Excerpted text.
Optimizing Sequential cuBLAS Calls for Matrix Operations—Alternatives to Kernel Fusion?

I am currently working on a CUDA project where my code involves a sequence of matrix multiplications followed by activation functions. Typically, such dependent, sequential operations can be optimized using kernel fusion to minimize shared memory access, enhancing overall performance.

To streamline my implementation, I opted to use cuBLAS for handling the matrix multiplications. However, I’ve found that cuBLAS doesn’t support kernel fusion, which seems like a missed opportunity for optimization in terms of reducing memory overhead and improving execution speed.

Given this context, I am seeking advice on alternative methods to optimize these sequential cuBLAS calls. Are there techniques within CUDA or associated libraries that can mimic the effects of kernel fusion, or perhaps a way to efficiently manage these operations to achieve similar performance gains? Any suggestions on optimizing memory usage or overlapping computations would also be greatly appreciated.

Share this problem. Way I understand it cuBLASDx aims to facilitate kernel fusion for BLAS operations. But currently it looks to only support matrix multiplication which is not enough in my case.

You can use cublasLT for some fusion cases, or directly using cutlass.

Please take a look at cuDNN’s Graph API (Graph API — NVIDIA cuDNN v9.1.0 documentation). It supports fusion prologue and epilogue fusions with convolutions and matmuls. It offers an abstraction layer on top of cublas and cutlass.

Generic Runtime Fusion Engines (Graph API — NVIDIA cuDNN v9.1.0 documentation)

Recorded data.

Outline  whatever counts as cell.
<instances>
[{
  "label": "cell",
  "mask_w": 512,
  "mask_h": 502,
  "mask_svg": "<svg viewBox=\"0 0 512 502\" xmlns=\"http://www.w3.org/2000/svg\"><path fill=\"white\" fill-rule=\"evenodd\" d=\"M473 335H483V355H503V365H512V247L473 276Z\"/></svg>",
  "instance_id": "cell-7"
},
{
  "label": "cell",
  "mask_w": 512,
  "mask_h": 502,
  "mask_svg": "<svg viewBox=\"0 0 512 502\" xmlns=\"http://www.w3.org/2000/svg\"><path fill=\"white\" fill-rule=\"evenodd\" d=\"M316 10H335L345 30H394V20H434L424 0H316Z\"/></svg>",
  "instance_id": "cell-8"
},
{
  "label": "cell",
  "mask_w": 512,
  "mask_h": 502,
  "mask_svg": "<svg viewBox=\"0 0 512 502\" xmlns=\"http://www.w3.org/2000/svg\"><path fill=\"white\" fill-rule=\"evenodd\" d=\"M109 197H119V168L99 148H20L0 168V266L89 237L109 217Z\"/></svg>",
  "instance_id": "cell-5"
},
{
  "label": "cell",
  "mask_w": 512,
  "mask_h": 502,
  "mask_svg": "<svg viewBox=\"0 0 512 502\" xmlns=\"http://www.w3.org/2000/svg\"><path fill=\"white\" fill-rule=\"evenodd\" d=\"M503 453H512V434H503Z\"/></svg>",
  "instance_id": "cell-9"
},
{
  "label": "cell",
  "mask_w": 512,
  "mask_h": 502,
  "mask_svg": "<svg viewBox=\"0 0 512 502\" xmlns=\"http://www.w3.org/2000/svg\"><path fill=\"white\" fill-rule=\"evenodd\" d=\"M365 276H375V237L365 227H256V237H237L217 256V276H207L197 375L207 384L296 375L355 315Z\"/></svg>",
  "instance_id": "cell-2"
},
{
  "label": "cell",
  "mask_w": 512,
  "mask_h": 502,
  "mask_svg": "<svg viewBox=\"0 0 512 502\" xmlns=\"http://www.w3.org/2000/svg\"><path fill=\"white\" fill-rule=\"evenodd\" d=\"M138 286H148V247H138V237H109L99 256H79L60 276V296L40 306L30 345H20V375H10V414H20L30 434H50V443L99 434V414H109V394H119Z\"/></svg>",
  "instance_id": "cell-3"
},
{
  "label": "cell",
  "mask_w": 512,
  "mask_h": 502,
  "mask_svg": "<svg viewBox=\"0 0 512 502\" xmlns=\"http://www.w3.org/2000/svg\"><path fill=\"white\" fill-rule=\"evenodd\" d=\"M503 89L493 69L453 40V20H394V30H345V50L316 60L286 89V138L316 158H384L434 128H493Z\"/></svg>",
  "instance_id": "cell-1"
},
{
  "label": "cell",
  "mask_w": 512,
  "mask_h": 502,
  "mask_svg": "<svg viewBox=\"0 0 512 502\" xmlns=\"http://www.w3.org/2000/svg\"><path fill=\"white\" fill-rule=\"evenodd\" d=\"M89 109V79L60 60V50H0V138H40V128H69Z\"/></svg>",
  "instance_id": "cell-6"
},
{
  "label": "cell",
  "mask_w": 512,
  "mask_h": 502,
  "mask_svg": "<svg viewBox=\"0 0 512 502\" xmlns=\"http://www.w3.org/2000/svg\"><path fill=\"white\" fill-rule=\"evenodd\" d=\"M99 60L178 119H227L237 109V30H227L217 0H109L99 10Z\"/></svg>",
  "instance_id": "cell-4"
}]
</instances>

Problems.
1 - In the forum thread on cuBLAS kernel fusion, which two libraries does cuDNN's Graph API sit on top of as an abstraction layer?
2 - Summarize the forum thread on cuBLAS kernel fusion in two sentences.
3 - Rewrite the paragraph of the forum thread on cuBLAS kernel fusion that begins "Please take a look at cuDNN’s Graph API" as a bulleted list of its main facts.

Answers for this exercise.
1 - cuBLAS and CUTLASS.

2 - A developer running sequential matrix multiplications followed by activation functions with cuBLAS finds that cuBLAS does not support kernel fusion, and asks for other ways to get similar performance gains. Replies point out that cuBLASDx currently seems to support only matrix multiplication, and suggest cublasLT, CUTLASS, or cuDNN's Graph API, which supports prologue and epilogue fusions with convolutions and matmuls.

3 -
- Suggested tool: cuDNN's Graph API (NVIDIA cuDNN v9.1.0 documentation)
- Supports prologue and epilogue fusions with convolutions and matmuls
- Provides an abstraction layer on top of cuBLAS and CUTLASS